Ma qual è il punto di vista di un uomo, su tutto questo?

E non parlo del lato violento della coppia, il marito o il compagno che ritiene, completamente a torto, di essere più forte solo perché è abituato a usare i pugni o gli insulti.

Parlo di quella percentuale di uomini che, nel rapporto con le donne e con quella che hanno scelto per sé, non usano pugni o insulti.

Franco Ferro lo racconta bene in questo libro, ambientato a Torino, tessuto dalle vite di due donne, belle e in gamba, che hanno scelto uomini di carattere e personalità diametralmente opposti.

Elsa è un medico brillante, in gamba e di aspetto attraente. Suo marito Guido appartiene ad una famiglia bene di Torino, con una lunga tradizione di presenza in campo medico, giovane, bello e ambizioso: un principe azzurro con il camice bianco. Innamorati e con il mondo in mano: un ritratto perfetto.

(Voci salvate)

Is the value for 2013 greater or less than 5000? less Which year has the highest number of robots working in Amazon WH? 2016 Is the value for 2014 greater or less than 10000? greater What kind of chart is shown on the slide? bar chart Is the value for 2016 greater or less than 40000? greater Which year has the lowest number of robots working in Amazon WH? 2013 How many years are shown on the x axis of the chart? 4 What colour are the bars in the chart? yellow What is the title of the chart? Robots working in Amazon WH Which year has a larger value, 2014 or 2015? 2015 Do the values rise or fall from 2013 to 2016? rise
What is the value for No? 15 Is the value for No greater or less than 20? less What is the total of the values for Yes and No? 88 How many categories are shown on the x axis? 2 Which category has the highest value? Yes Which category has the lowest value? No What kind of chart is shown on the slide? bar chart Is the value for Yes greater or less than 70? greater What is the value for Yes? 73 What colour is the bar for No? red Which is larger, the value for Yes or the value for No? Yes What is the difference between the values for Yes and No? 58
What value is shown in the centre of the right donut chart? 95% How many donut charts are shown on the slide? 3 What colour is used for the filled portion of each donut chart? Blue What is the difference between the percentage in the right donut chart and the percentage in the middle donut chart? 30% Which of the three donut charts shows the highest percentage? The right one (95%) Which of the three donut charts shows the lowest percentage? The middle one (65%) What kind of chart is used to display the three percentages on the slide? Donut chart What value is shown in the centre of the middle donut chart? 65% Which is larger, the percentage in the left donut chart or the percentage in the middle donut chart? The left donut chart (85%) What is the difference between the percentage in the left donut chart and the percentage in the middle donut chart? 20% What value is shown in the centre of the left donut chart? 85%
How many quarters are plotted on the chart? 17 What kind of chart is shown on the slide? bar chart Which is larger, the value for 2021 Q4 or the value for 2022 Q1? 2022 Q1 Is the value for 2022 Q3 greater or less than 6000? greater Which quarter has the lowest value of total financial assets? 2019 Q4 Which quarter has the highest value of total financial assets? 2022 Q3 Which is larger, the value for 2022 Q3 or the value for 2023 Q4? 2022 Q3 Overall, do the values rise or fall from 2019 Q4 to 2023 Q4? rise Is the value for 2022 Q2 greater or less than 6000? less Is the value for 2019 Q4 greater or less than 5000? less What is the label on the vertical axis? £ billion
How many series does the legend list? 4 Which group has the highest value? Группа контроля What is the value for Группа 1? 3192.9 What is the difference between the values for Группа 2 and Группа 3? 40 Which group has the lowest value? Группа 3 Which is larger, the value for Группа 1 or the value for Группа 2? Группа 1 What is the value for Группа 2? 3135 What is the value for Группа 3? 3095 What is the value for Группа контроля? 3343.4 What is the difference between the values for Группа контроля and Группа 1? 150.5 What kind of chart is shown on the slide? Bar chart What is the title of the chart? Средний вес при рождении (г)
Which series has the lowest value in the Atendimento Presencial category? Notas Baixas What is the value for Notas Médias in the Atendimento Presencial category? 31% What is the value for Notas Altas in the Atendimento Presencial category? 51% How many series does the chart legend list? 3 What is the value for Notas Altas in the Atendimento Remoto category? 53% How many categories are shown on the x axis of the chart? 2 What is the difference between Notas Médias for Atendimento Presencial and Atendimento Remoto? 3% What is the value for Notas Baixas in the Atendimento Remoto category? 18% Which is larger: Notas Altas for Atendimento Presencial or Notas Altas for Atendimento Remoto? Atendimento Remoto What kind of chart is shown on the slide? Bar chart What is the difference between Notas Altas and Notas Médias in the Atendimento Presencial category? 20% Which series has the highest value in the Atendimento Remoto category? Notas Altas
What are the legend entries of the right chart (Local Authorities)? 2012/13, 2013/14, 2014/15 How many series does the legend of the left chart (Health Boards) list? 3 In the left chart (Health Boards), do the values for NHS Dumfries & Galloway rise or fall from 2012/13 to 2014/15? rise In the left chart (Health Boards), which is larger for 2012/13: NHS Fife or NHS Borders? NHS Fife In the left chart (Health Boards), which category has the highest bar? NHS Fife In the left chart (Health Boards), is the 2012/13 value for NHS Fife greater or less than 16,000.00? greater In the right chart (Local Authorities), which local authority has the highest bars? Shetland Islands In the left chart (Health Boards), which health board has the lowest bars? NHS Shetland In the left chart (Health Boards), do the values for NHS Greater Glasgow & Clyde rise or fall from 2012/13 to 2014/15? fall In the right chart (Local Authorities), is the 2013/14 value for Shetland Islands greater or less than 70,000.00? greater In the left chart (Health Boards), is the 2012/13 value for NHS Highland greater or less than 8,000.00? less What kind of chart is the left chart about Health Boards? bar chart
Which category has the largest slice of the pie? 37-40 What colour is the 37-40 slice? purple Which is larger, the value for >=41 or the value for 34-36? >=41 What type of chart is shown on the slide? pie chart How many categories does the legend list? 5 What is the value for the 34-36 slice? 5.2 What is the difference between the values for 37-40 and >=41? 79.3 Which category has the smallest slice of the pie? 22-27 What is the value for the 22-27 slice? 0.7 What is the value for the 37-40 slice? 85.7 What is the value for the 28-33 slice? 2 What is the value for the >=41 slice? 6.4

CONSEGNA 1: Puoi trascrivere dal brano citato il testo compreso tra "Ma qual è il" e "personalità diametralmente opposti.", estremi inclusi?
CONSEGNA 2: Quali persone sono nominate per nome nel brano citato?
CONSEGNA 3:
Le seguenti affermazioni concordano con il brano citato? Per ciascuna rispondi sì o no e riporta le parole del brano che lo stabiliscono.
(a) Il libro è ambientato a Torino.
(b) Elsa è un'avvocata.
(c) Le due donne hanno scelto uomini di carattere simile.

RISPOSTA SCRITTA 1:
Ma qual è il punto di vista di un uomo, su tutto questo?

E non parlo del lato violento della coppia, il marito o il compagno che ritiene, completamente a torto, di essere più forte solo perché è abituato a usare i pugni o gli insulti.

Parlo di quella percentuale di uomini che, nel rapporto con le donne e con quella che hanno scelto per sé, non usano pugni o insulti.

Franco Ferro lo racconta bene in questo libro, ambientato a Torino, tessuto dalle vite di due donne, belle e in gamba, che hanno scelto uomini di carattere e personalità diametralmente opposti.

RISPOSTA SCRITTA 2: Franco Ferro, Elsa, Guido

RISPOSTA SCRITTA 3:
(a) Sì: "ambientato a Torino"
(b) No: "Elsa è un medico brillante"
(c) No: "hanno scelto uomini di carattere e personalità diametralmente opposti"